Two years after awarding the first SpaceX contract, NASA announced on Friday that it has selected US space company Blue Origin to build a second lunar landing system designed to carry astronauts to the lunar surface. Billionaire Jeff Bezos, the company’s founder, said he was “honored to be a part of this journey with NASA” this Friday on Twitter.

The lander has been selected for the Artemis 5 mission due in 2029. The contract is valued at $3.4 billion, but John Coulouris, Blue Origin’s vice president in charge of lunar transport, explained during a press conference that the company itself will contribute “much more” than that amount to the vessel’s development. First, he will have to demonstrate his safety by landing on the moon without a crew.

Astronauts on the Moon by 2025?

The Artemis program is the American lunar return program, consisting of missions of increasing complexity. It all started with the Artemis 1 mission, which sent a spacecraft around the moon unmanned last fall. The Artemis 2 mission will send four astronauts around the moon in the fall of 2024 without landing there. Then Artemis 3 will be the first mission to land astronauts on the lunar surface since 1972. It is officially scheduled for the end of 2025, a schedule that many believe will not be met.

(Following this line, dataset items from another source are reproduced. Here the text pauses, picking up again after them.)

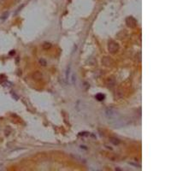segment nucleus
<instances>
[{
    "mask_svg": "<svg viewBox=\"0 0 171 171\" xmlns=\"http://www.w3.org/2000/svg\"><path fill=\"white\" fill-rule=\"evenodd\" d=\"M105 117L108 120V122H109V123L112 125L113 127H122V126H123L126 123L124 118L115 109H110V108L106 109Z\"/></svg>",
    "mask_w": 171,
    "mask_h": 171,
    "instance_id": "1",
    "label": "nucleus"
},
{
    "mask_svg": "<svg viewBox=\"0 0 171 171\" xmlns=\"http://www.w3.org/2000/svg\"><path fill=\"white\" fill-rule=\"evenodd\" d=\"M108 50L110 53H116L119 50V45L114 40H110L108 42Z\"/></svg>",
    "mask_w": 171,
    "mask_h": 171,
    "instance_id": "2",
    "label": "nucleus"
},
{
    "mask_svg": "<svg viewBox=\"0 0 171 171\" xmlns=\"http://www.w3.org/2000/svg\"><path fill=\"white\" fill-rule=\"evenodd\" d=\"M126 24H127V26L130 28H135L136 25H137L136 19L135 18H134L133 16H128L127 19H126Z\"/></svg>",
    "mask_w": 171,
    "mask_h": 171,
    "instance_id": "3",
    "label": "nucleus"
},
{
    "mask_svg": "<svg viewBox=\"0 0 171 171\" xmlns=\"http://www.w3.org/2000/svg\"><path fill=\"white\" fill-rule=\"evenodd\" d=\"M102 62H103V64L104 66H107V67H110V66H111L113 64V60L110 58H109V56L104 58L103 60H102Z\"/></svg>",
    "mask_w": 171,
    "mask_h": 171,
    "instance_id": "4",
    "label": "nucleus"
},
{
    "mask_svg": "<svg viewBox=\"0 0 171 171\" xmlns=\"http://www.w3.org/2000/svg\"><path fill=\"white\" fill-rule=\"evenodd\" d=\"M33 78L36 80H42L43 76H42L41 73H40V72H35V73L33 74Z\"/></svg>",
    "mask_w": 171,
    "mask_h": 171,
    "instance_id": "5",
    "label": "nucleus"
},
{
    "mask_svg": "<svg viewBox=\"0 0 171 171\" xmlns=\"http://www.w3.org/2000/svg\"><path fill=\"white\" fill-rule=\"evenodd\" d=\"M106 84L109 87H112V86H114V85H115V80H114L113 78H110V79L107 80Z\"/></svg>",
    "mask_w": 171,
    "mask_h": 171,
    "instance_id": "6",
    "label": "nucleus"
},
{
    "mask_svg": "<svg viewBox=\"0 0 171 171\" xmlns=\"http://www.w3.org/2000/svg\"><path fill=\"white\" fill-rule=\"evenodd\" d=\"M104 98H105V97H104V95L103 93H98V94L96 95V98H97L98 100H99V101L104 100Z\"/></svg>",
    "mask_w": 171,
    "mask_h": 171,
    "instance_id": "7",
    "label": "nucleus"
},
{
    "mask_svg": "<svg viewBox=\"0 0 171 171\" xmlns=\"http://www.w3.org/2000/svg\"><path fill=\"white\" fill-rule=\"evenodd\" d=\"M52 44L50 43H49V42H46L44 45H43V47H44V49H46V50H48V49H50V48H52Z\"/></svg>",
    "mask_w": 171,
    "mask_h": 171,
    "instance_id": "8",
    "label": "nucleus"
},
{
    "mask_svg": "<svg viewBox=\"0 0 171 171\" xmlns=\"http://www.w3.org/2000/svg\"><path fill=\"white\" fill-rule=\"evenodd\" d=\"M8 16H9V13H8V12H5V13H4V15H3V16H1V19L4 21L6 18L8 17Z\"/></svg>",
    "mask_w": 171,
    "mask_h": 171,
    "instance_id": "9",
    "label": "nucleus"
},
{
    "mask_svg": "<svg viewBox=\"0 0 171 171\" xmlns=\"http://www.w3.org/2000/svg\"><path fill=\"white\" fill-rule=\"evenodd\" d=\"M40 64H41L42 66H46V60H44V59H40Z\"/></svg>",
    "mask_w": 171,
    "mask_h": 171,
    "instance_id": "10",
    "label": "nucleus"
}]
</instances>
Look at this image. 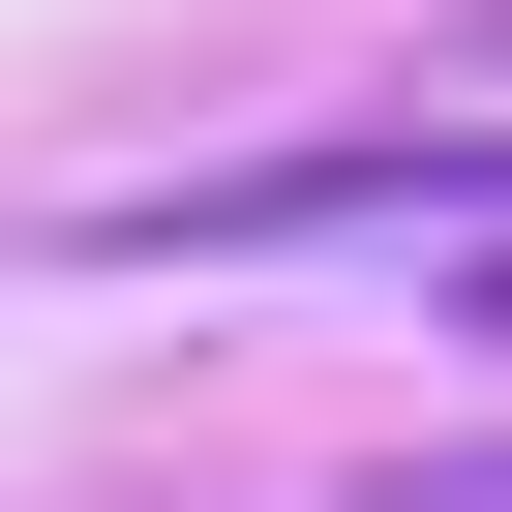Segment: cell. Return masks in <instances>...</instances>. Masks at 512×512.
Listing matches in <instances>:
<instances>
[{
    "label": "cell",
    "mask_w": 512,
    "mask_h": 512,
    "mask_svg": "<svg viewBox=\"0 0 512 512\" xmlns=\"http://www.w3.org/2000/svg\"><path fill=\"white\" fill-rule=\"evenodd\" d=\"M332 512H512V422H482V452H392V482H332Z\"/></svg>",
    "instance_id": "1"
}]
</instances>
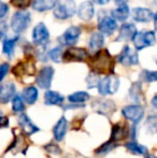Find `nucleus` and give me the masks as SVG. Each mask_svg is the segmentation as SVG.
Returning a JSON list of instances; mask_svg holds the SVG:
<instances>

The next two missions, Artemis 4 and Artemis 5, will also both land on the Moon, but will first pass through a new space station in lunar orbit that doesn’t exist yet.

In 2021, NASA chose SpaceX to build the Artemis 3 lander. The contract was worth $2.9 billion, even if SpaceX also contributes beyond that amount. Blue Origin, also bidding for this first contract, filed a complaint against NASA, accusing it of choosing one company instead of two as proposed. But the complaint was rejected.